Answer
a) ${\bf 2.06\times 10^6}\;\rm m/s$
b) ${\bf12.09} \;\rm V$
Work Step by Step
$$\color{blue}{\bf [a]}$$
To induce the emission of 656 nm light from the $3\rightarrow2$ transition, the atom must first be excited from the ground state to the $n=3$ level.
Let's assume that the entire kinetic energy of the electron before the collision is transferred to the hydrogen atom.
Now we can determine the minimum speed of the electron beam by calculating the minimum energy needed to excite the atom from the ground state to $n=3$.
$$\Delta E_{1\rightarrow 3}=E_3-E_1=-1.51-(-13.6)=\bf12.09\;\rm eV $$
This is the energy required to excite the atom to the $n=3$ state which is the minimum energy needed from the electron.

◆ ◆ ◆ ◆ ◆ ◆ ◆

* WHAT YOU NEED TO DO: Please reproduce the worked solution above on exciting a hydrogen atom to the n=3 level, word for word.

* RAW DATA:
◆ ◆ ◆ ◆ ◆ ◆ ◆

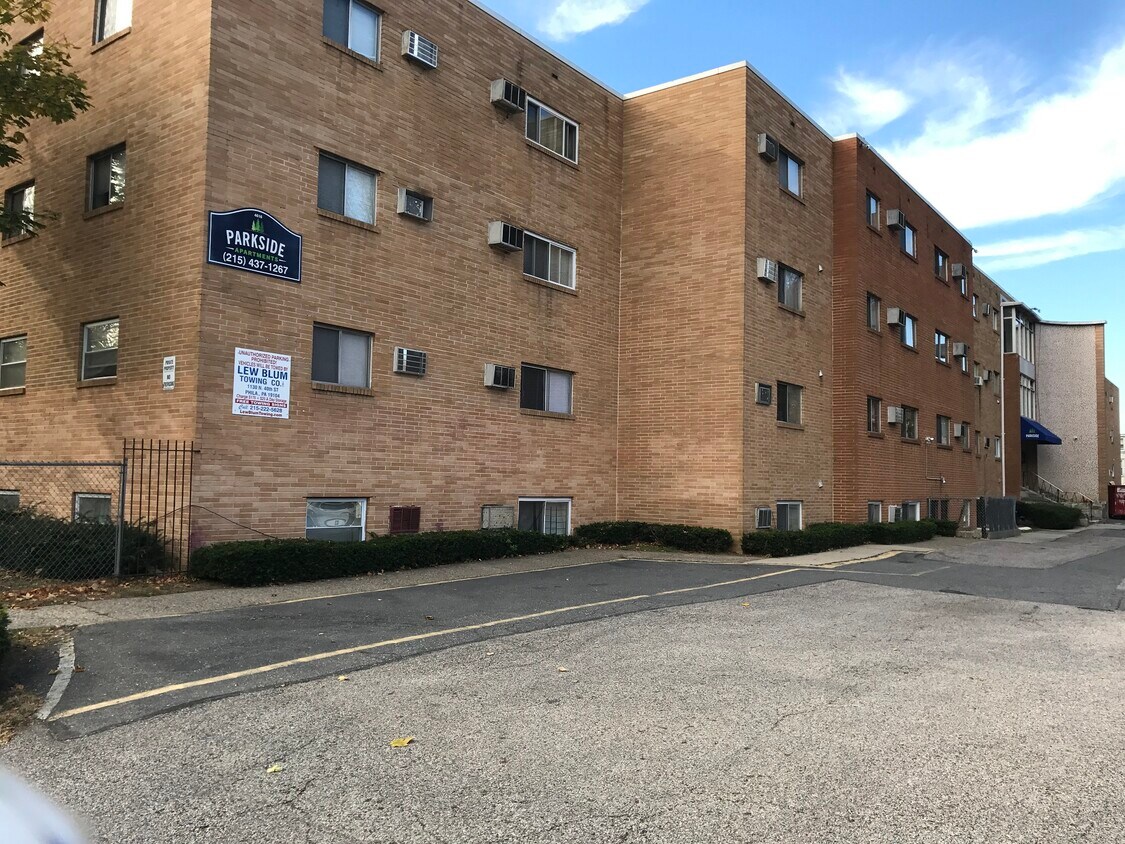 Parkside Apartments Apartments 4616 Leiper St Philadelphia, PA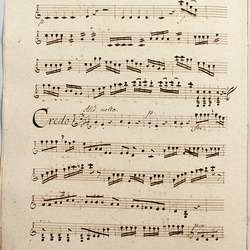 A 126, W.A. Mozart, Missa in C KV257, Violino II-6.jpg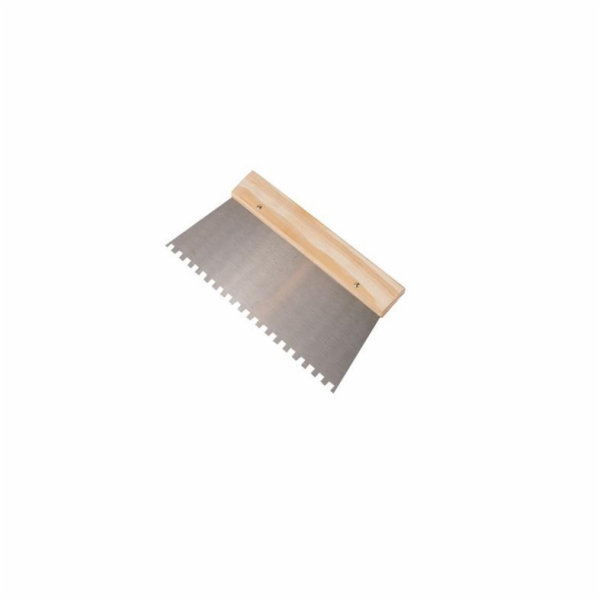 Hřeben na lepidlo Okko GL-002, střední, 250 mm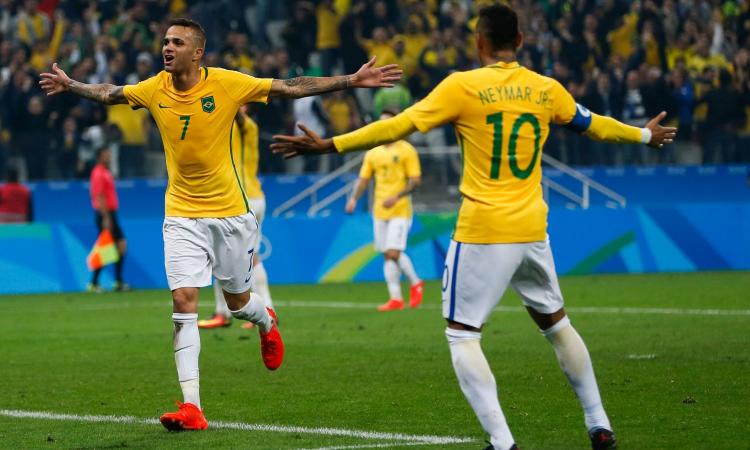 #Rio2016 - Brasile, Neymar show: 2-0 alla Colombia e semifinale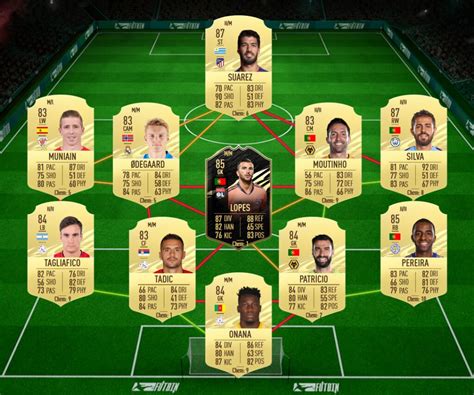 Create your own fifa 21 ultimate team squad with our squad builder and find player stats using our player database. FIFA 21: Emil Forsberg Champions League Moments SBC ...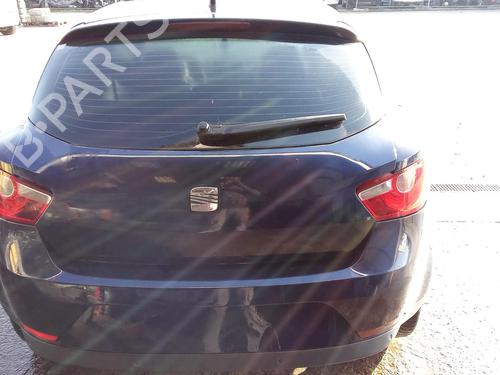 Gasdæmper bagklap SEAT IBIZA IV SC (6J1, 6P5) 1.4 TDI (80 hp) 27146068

◆ ◆ ◆ ◆ ◆ ◆ ◆

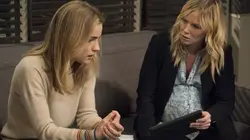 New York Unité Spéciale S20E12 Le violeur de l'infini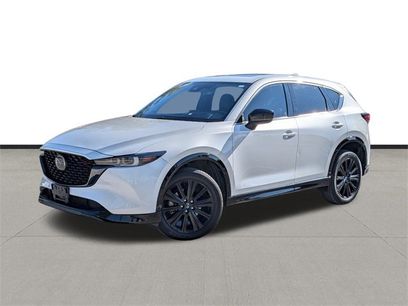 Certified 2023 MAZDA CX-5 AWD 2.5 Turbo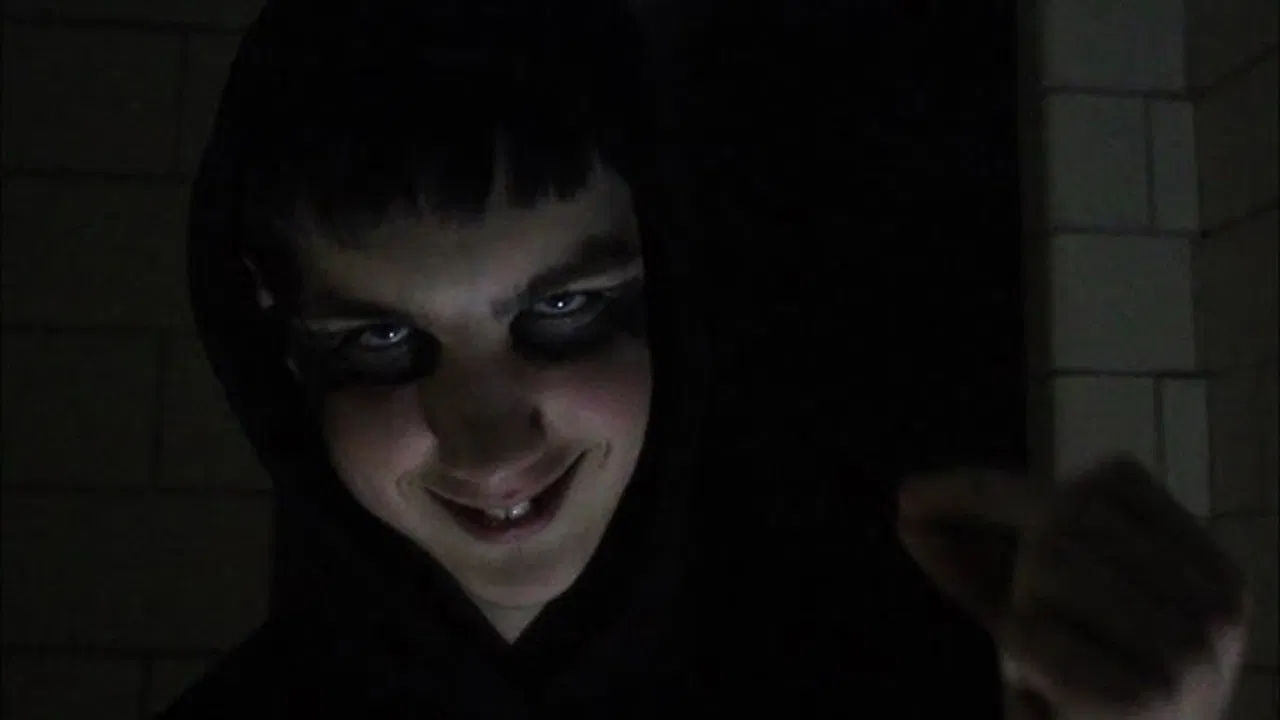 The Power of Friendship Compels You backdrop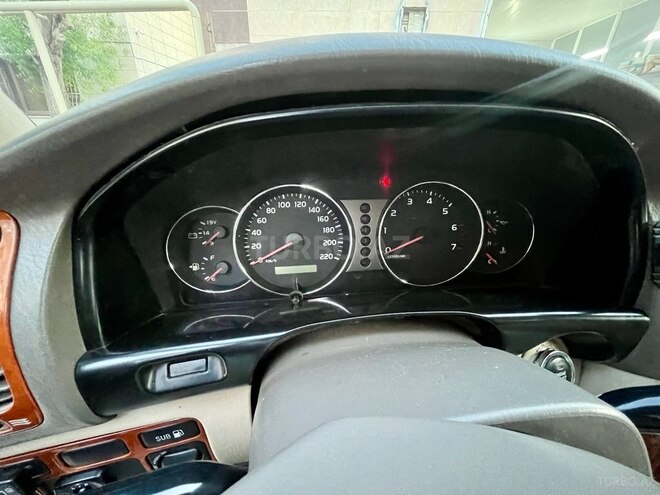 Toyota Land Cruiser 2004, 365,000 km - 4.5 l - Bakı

◆ ◆ ◆ ◆ ◆ ◆ ◆

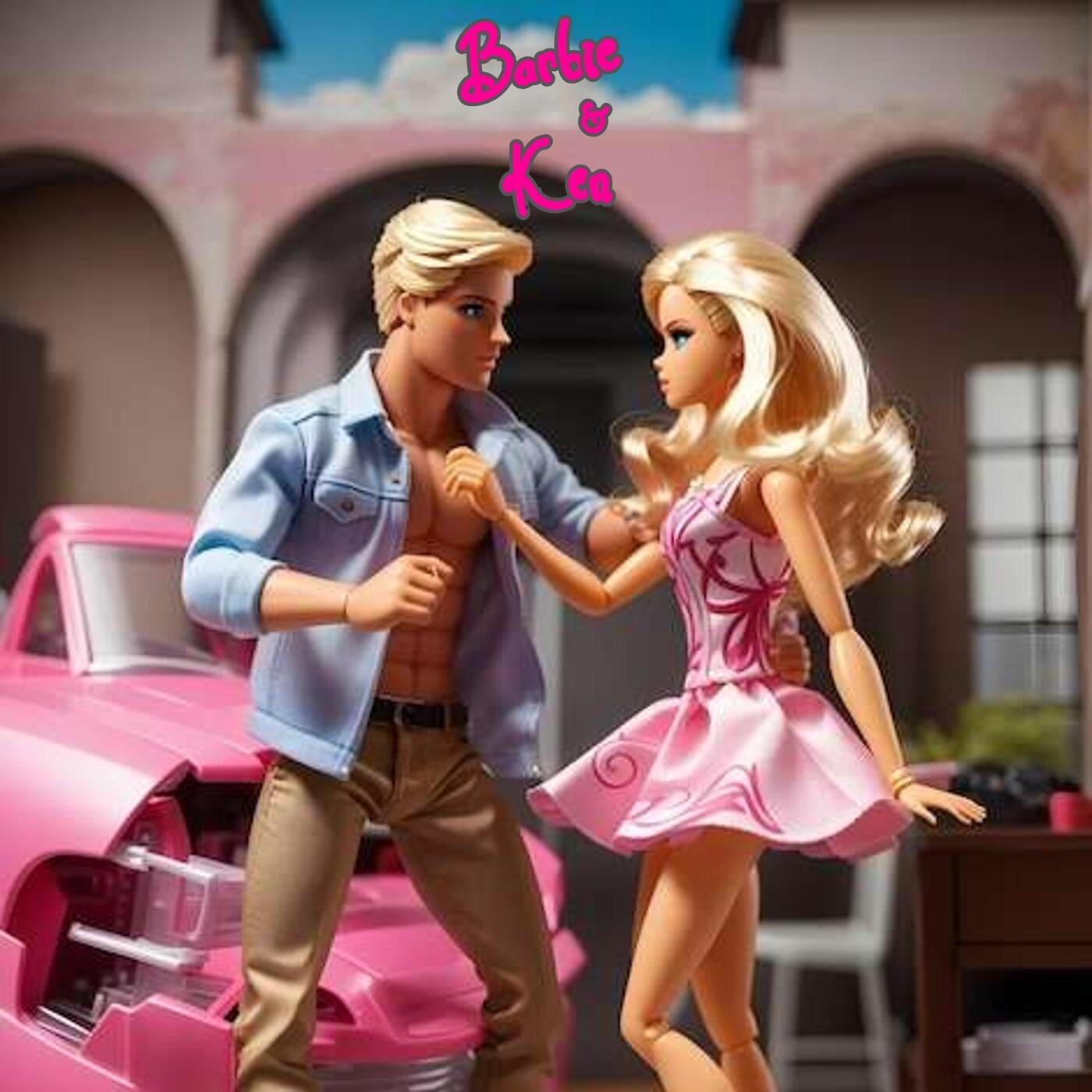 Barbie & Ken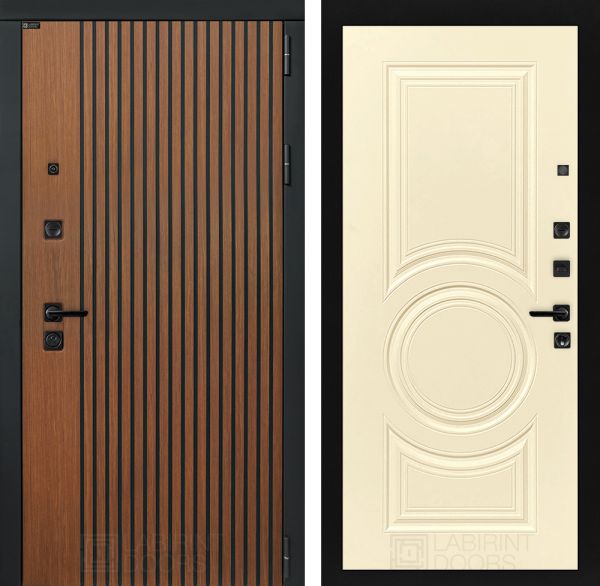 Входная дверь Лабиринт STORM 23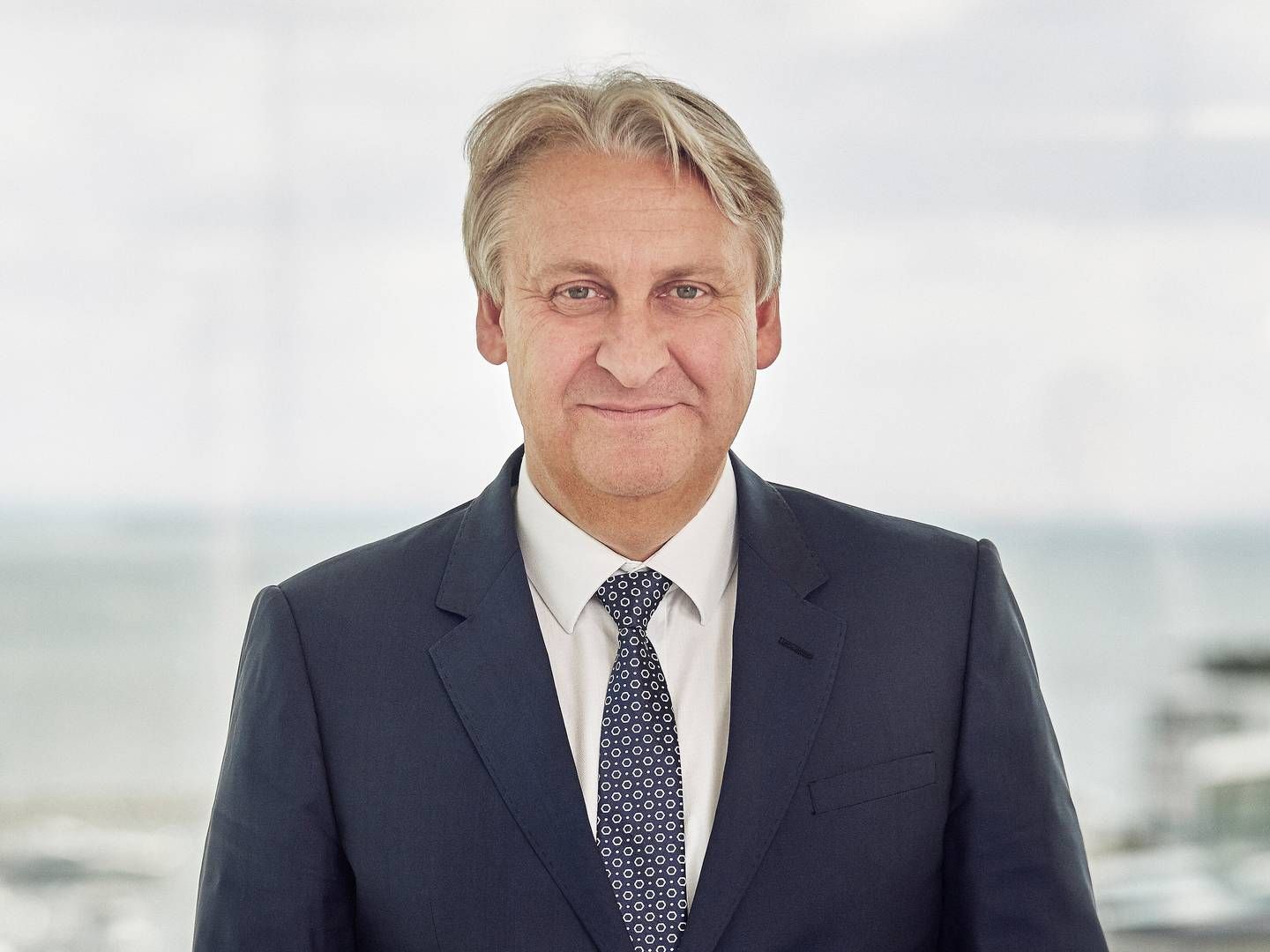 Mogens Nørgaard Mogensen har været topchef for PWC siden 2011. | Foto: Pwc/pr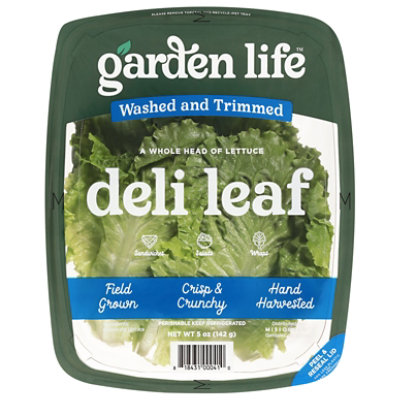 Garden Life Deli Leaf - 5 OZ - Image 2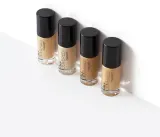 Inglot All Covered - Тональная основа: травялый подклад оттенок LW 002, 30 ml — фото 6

◆ ◆ ◆ ◆ ◆ ◆ ◆

* RESPONSE:
Answer
a) ${\bf 2.06\times 10^6}\;\rm m/s$
b) ${\bf12.09} \;\rm V$
Work Step by Step
$$\color{blue}{\bf [a]}$$
To induce the emission of 656 nm light from the $3\rightarrow2$ transition, the atom must first be excited from the ground state to the $n=3$ level.
Let's assume that the entire kinetic energy of the electron before the collision is transferred to the hydrogen atom.
Now we can determine the minimum speed of the electron beam by calculating the minimum energy needed to excite the atom from the ground state to $n=3$.
$$\Delta E_{1\rightarrow 3}=E_3-E_1=-1.51-(-13.6)=\bf12.09\;\rm eV $$
This is the energy required to excite the atom to the $n=3$ state which is the minimum energy needed from the electron.